My article may be inaccesable to those who lack the necessary grounding in both the physical sciences and zombie lore. This is a risk inherent to fiction science: to the extent that the forms of scientific communication it co-opts have evolved to facilitate rapid communication among experts, these forms tend to be exclusive of the average reader. Scientific prose is often considered rather boring writing, the redeeming quality of which is that it speaks the truth; take away this virtue by substituting an overt fiction, and what is left? The effect of the piece for some may be that of an eccentric and rather dorky in-joke instead of a "serious" literary effort. Scientists may be offended by the subversion of their form and by the pretense to "truth." (Consider here the reaction of the community to physics professor Alan Sokal's paper, Transgressing the Boundaries: Towards a Transformative Hermeneutics of Quantum Gravity, published in a social science journal and later revealed by the author as a hoax.)

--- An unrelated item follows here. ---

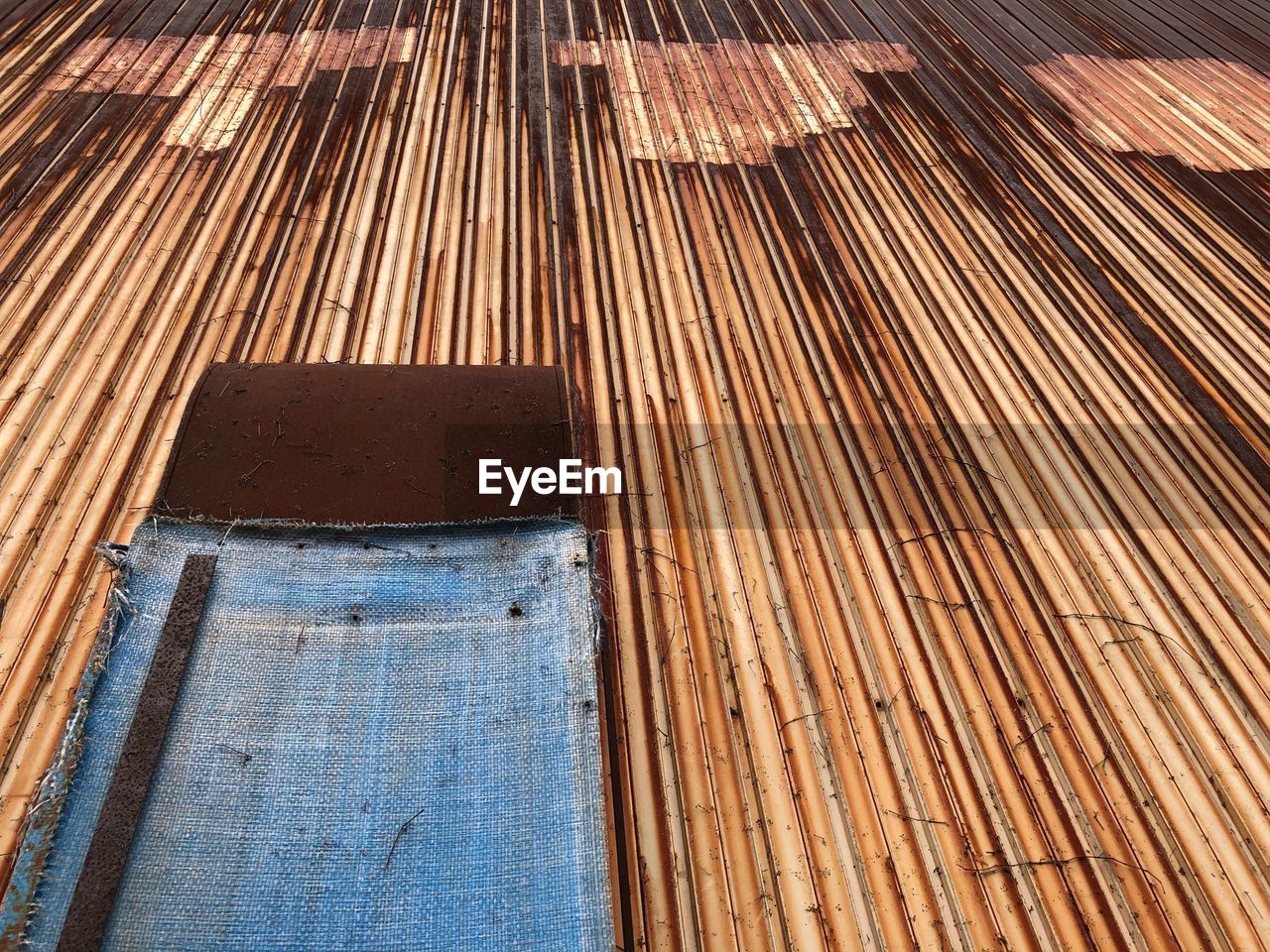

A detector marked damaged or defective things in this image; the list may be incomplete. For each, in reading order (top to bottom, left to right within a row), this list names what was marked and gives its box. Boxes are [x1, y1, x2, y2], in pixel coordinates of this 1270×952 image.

rust stain [551, 40, 919, 164]
rust stain [1026, 55, 1270, 173]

All of these may be valid criticisms. In response to those who would exclude fiction science from the domain of proper literature, however, I would quote John Gardner's The Art of Fiction to the effect that new literary forms are the bastard children of the "practical" uses of language:
The noblest of modern literary forms...began in the elevation and tranformation of trash when Defoe, Richardson, and Fielding began transmuting junk into art. Robinson Crusoe and Moll Flanders spring, respectively, from the naive shipwreck narrative and the rogue's confession; Pamela and Clarissa add character and plot to the popular collection of epistolary models for the guidance of young ladies; Jonathan Wilde comes from the gallows broadside, or story of the character and horrible crimes of the felon about to be hanged. (p. 21)If the naysayers are still not persuaded, they can at least be grateful that the author has had the good taste not to produce an incidental work of literature as a vehicle for his or her speculations.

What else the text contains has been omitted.